**RECORD EXCERPTS:**
━━━━━━
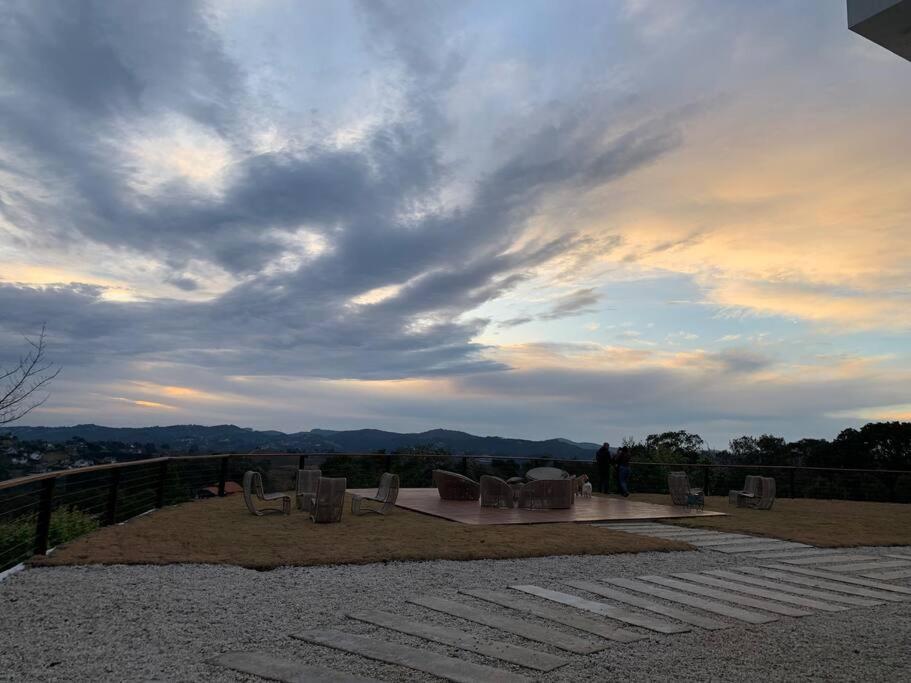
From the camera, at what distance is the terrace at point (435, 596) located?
11.4 feet

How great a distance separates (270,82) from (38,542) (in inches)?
322

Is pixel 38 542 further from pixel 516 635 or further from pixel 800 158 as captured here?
pixel 800 158

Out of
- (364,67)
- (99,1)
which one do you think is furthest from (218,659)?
(364,67)

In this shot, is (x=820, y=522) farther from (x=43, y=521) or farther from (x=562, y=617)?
(x=43, y=521)

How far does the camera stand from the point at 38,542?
641 centimetres

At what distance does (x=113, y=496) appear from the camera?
8672 millimetres

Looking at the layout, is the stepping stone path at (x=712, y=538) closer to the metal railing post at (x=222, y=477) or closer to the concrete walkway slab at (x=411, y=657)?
the concrete walkway slab at (x=411, y=657)

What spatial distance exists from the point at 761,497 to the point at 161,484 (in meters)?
11.8

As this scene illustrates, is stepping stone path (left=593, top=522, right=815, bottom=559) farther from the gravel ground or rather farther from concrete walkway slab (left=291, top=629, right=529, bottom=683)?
concrete walkway slab (left=291, top=629, right=529, bottom=683)

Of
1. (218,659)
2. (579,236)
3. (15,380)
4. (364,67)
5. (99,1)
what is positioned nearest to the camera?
(218,659)

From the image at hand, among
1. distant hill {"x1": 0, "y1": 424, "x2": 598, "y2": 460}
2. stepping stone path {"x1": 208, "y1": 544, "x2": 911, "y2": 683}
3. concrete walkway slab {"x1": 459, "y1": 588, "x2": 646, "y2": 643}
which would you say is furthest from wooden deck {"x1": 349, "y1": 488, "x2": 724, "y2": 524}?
distant hill {"x1": 0, "y1": 424, "x2": 598, "y2": 460}

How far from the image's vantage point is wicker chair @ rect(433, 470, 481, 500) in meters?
12.6

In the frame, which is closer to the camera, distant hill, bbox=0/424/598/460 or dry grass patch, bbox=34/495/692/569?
dry grass patch, bbox=34/495/692/569

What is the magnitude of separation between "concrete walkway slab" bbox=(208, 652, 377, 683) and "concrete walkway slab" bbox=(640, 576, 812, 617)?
Result: 3267 mm
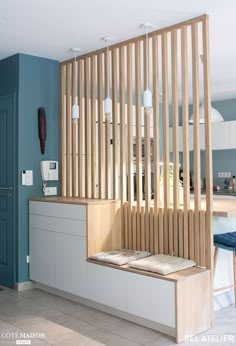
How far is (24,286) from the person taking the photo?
4.29 metres

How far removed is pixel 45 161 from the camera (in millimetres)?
4441

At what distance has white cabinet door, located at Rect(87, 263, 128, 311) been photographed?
131 inches

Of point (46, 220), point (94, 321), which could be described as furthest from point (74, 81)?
point (94, 321)

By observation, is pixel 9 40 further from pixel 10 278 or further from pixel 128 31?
pixel 10 278

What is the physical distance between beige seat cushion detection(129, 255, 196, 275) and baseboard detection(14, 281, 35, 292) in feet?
5.03

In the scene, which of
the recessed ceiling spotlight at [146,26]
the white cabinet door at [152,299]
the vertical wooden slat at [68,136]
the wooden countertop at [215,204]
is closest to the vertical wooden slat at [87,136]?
the vertical wooden slat at [68,136]

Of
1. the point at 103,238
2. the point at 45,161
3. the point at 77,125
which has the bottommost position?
the point at 103,238

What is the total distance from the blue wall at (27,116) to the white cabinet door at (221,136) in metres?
3.19

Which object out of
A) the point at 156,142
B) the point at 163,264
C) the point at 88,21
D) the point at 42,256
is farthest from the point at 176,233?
the point at 88,21

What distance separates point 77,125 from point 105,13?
4.99 ft

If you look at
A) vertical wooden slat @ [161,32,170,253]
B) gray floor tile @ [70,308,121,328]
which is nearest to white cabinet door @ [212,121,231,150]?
vertical wooden slat @ [161,32,170,253]

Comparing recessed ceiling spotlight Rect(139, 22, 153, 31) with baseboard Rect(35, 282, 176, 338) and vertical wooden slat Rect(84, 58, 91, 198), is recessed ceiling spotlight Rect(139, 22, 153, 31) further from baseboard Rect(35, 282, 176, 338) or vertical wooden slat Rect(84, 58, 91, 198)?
baseboard Rect(35, 282, 176, 338)

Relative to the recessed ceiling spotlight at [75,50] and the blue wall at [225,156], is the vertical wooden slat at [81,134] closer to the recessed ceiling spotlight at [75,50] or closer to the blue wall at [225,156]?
the recessed ceiling spotlight at [75,50]

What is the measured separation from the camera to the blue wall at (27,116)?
4297mm
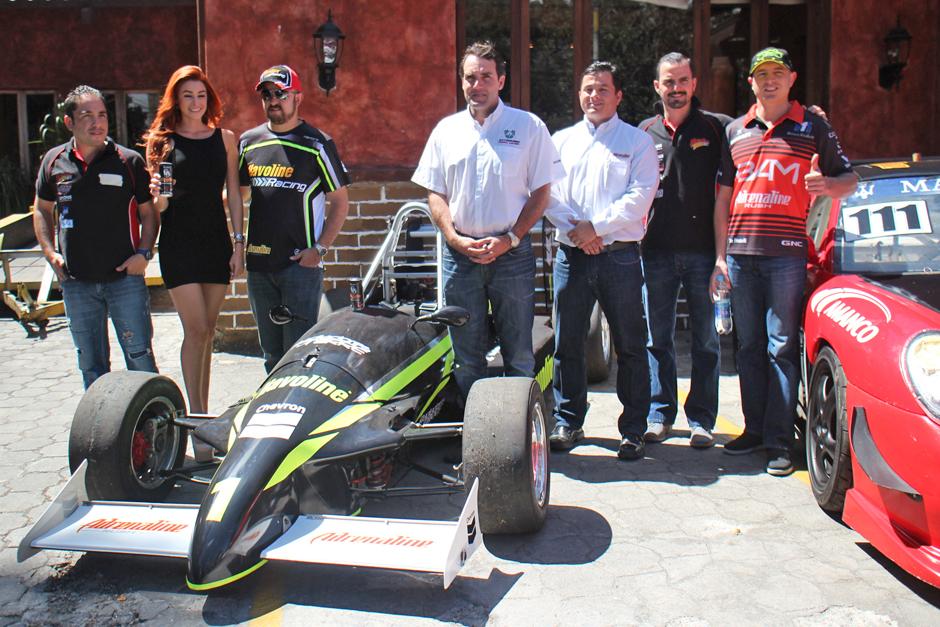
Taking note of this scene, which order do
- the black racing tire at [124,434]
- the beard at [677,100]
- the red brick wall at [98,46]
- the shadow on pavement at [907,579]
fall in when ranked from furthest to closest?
the red brick wall at [98,46]
the beard at [677,100]
the black racing tire at [124,434]
the shadow on pavement at [907,579]

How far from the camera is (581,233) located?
5.20m

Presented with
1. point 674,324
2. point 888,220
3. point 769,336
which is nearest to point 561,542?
point 769,336

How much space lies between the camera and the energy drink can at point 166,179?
5.12 m

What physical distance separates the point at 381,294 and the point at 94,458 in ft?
9.86

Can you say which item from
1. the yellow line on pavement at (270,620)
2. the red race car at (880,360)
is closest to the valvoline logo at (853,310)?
the red race car at (880,360)

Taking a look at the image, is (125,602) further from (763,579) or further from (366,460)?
(763,579)

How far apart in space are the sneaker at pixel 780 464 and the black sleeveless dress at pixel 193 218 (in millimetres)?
3222

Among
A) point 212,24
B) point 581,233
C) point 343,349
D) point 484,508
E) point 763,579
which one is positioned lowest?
point 763,579

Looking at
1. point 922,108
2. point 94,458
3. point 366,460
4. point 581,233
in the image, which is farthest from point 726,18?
point 94,458

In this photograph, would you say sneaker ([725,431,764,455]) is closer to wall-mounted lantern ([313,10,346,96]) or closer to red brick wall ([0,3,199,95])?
wall-mounted lantern ([313,10,346,96])

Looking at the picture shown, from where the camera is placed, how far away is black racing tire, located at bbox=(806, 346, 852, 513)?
164 inches

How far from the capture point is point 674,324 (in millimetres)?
5633

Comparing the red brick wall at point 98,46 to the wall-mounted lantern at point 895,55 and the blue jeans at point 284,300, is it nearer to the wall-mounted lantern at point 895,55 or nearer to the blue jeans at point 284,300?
the wall-mounted lantern at point 895,55

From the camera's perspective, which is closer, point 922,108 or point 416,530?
point 416,530
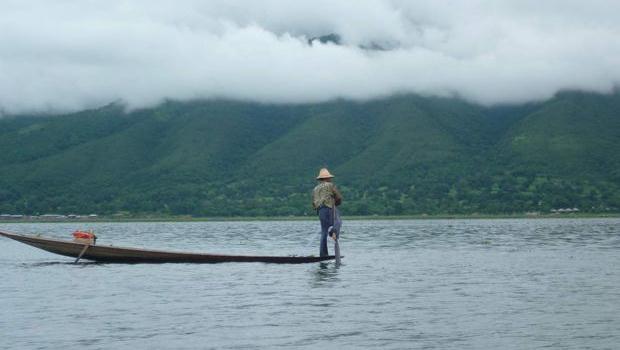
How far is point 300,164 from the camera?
195 meters

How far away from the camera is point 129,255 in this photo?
39.2 meters

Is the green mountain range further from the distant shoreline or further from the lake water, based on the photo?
the lake water

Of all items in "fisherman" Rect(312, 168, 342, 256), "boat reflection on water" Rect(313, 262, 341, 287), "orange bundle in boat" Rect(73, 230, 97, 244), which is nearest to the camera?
"boat reflection on water" Rect(313, 262, 341, 287)

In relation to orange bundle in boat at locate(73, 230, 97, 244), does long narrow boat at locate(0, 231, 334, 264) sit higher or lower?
lower

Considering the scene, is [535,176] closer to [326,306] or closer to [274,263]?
[274,263]

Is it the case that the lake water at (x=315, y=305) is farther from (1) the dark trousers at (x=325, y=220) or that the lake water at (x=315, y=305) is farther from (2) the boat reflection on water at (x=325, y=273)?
(1) the dark trousers at (x=325, y=220)

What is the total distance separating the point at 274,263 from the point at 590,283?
14.7 m

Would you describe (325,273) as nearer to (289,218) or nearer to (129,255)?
(129,255)

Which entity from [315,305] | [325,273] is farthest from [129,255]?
[315,305]

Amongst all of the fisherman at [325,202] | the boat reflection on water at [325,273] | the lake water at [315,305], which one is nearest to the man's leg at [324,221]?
the fisherman at [325,202]

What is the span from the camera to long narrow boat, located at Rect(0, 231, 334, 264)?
38.4 m

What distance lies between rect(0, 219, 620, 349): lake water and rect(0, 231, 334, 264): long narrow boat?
45cm

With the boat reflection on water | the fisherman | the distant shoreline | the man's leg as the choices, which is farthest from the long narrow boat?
the distant shoreline

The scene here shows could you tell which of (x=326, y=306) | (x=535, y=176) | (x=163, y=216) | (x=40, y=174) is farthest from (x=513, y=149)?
(x=326, y=306)
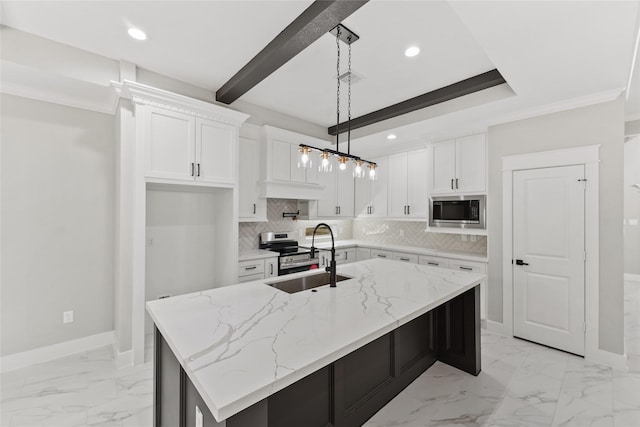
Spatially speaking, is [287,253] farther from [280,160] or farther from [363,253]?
[363,253]

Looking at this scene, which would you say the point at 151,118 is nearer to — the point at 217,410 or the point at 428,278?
the point at 217,410

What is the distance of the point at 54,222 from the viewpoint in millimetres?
2840

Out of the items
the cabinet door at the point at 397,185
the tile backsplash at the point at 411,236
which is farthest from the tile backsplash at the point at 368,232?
the cabinet door at the point at 397,185

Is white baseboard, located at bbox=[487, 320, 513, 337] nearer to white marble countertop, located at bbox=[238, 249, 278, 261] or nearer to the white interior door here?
the white interior door

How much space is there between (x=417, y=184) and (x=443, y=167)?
601mm

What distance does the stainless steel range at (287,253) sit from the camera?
12.6 ft

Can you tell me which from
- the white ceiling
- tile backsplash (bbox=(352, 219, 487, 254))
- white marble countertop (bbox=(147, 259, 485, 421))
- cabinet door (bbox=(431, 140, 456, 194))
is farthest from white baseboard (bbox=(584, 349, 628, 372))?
the white ceiling

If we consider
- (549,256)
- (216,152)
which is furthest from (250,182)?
(549,256)

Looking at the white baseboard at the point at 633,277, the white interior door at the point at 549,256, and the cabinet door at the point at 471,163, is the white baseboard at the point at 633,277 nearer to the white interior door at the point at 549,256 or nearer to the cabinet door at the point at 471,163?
the white interior door at the point at 549,256

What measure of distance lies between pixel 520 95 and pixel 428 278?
6.77 ft

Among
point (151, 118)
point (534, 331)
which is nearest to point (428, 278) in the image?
point (534, 331)

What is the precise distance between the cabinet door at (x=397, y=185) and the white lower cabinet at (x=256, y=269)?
7.55 ft

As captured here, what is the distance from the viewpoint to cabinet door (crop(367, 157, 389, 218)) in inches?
197

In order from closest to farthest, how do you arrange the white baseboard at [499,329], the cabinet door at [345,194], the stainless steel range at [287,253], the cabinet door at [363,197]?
1. the white baseboard at [499,329]
2. the stainless steel range at [287,253]
3. the cabinet door at [345,194]
4. the cabinet door at [363,197]
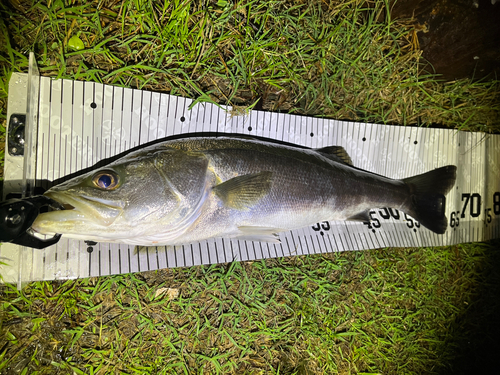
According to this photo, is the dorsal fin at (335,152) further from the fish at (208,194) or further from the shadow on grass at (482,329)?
the shadow on grass at (482,329)

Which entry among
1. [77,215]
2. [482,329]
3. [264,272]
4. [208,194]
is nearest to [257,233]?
[208,194]

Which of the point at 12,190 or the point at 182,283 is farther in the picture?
the point at 182,283

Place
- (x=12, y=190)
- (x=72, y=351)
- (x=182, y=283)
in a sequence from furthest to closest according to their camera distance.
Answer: (x=182, y=283)
(x=72, y=351)
(x=12, y=190)

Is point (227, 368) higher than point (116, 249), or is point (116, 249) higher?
point (116, 249)

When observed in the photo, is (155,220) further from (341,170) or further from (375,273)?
(375,273)

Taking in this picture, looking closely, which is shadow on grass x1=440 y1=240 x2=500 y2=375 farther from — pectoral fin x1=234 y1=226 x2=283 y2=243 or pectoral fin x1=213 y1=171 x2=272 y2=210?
pectoral fin x1=213 y1=171 x2=272 y2=210

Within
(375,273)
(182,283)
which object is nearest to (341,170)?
(375,273)

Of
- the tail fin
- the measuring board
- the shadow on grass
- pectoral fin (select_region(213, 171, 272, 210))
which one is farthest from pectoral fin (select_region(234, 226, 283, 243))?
the shadow on grass

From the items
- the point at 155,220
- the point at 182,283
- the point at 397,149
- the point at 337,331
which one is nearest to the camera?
the point at 155,220
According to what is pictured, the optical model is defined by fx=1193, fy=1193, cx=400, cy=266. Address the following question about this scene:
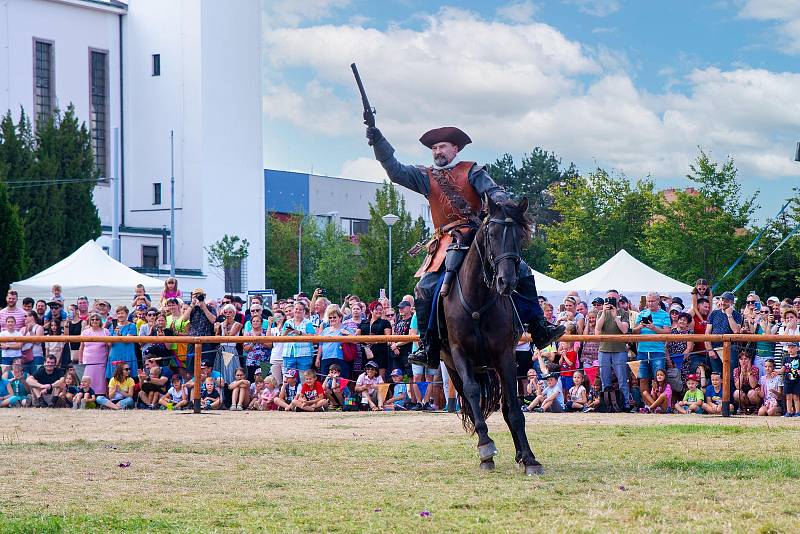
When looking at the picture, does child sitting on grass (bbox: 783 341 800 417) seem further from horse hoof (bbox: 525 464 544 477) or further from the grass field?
horse hoof (bbox: 525 464 544 477)

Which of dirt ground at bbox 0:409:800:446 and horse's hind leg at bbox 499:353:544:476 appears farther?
dirt ground at bbox 0:409:800:446

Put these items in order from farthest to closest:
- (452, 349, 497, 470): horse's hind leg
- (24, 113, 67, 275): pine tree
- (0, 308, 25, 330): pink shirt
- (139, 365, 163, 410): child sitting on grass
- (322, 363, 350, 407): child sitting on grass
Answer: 1. (24, 113, 67, 275): pine tree
2. (0, 308, 25, 330): pink shirt
3. (139, 365, 163, 410): child sitting on grass
4. (322, 363, 350, 407): child sitting on grass
5. (452, 349, 497, 470): horse's hind leg

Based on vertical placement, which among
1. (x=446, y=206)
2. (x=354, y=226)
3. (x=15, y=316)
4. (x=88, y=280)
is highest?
(x=354, y=226)

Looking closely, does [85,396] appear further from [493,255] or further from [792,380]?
[493,255]

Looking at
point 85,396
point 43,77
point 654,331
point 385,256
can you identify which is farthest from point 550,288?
→ point 43,77

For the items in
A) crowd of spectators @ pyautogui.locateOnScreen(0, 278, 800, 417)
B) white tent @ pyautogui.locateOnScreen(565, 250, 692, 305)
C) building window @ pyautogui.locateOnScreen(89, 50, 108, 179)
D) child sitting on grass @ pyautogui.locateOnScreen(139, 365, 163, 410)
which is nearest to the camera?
crowd of spectators @ pyautogui.locateOnScreen(0, 278, 800, 417)

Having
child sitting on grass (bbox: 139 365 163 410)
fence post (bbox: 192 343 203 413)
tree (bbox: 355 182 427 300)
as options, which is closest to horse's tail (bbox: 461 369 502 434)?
fence post (bbox: 192 343 203 413)

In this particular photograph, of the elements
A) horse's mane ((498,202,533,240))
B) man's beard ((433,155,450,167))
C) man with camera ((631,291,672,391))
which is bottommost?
man with camera ((631,291,672,391))

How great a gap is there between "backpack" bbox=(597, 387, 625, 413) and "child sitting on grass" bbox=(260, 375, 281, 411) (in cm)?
539

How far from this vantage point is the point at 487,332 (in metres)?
10.4

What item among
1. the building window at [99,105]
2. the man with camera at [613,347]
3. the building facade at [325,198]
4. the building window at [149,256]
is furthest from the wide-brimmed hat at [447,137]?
the building facade at [325,198]

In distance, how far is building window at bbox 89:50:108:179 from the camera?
77562 mm

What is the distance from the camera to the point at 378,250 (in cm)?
7500

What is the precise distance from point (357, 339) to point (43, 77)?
62.1 metres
━━━━━━
**TASK STATEMENT:** Lay out the stretch from the start of the records through the line containing "641 centimetres" as a Markdown table with the columns Row and Line. Give each line its own numbered row, skip blank lines, and leave the pictures out.

**RESPONSE TO THIS EXERCISE:**
| Row | Line |
|---|---|
| 1 | From the camera, at what distance is the terrace at point (435, 596) located? |
| 2 | 11.4 feet |
| 3 | How great a distance separates (270,82) from (38,542) (in inches)? |
| 4 | 322 |
| 5 | Is pixel 38 542 further from pixel 516 635 or further from pixel 800 158 as captured here? |
| 6 | pixel 800 158 |
| 7 | Out of |
| 8 | - (364,67) |
| 9 | - (99,1) |
| 10 | which one do you think is furthest from (218,659)? |
| 11 | (364,67) |
| 12 | In this shot, is (x=820, y=522) farther from (x=43, y=521) or farther from (x=562, y=617)? |
| 13 | (x=43, y=521) |
| 14 | How far does the camera stand from the point at 38,542? |
| 15 | 641 centimetres |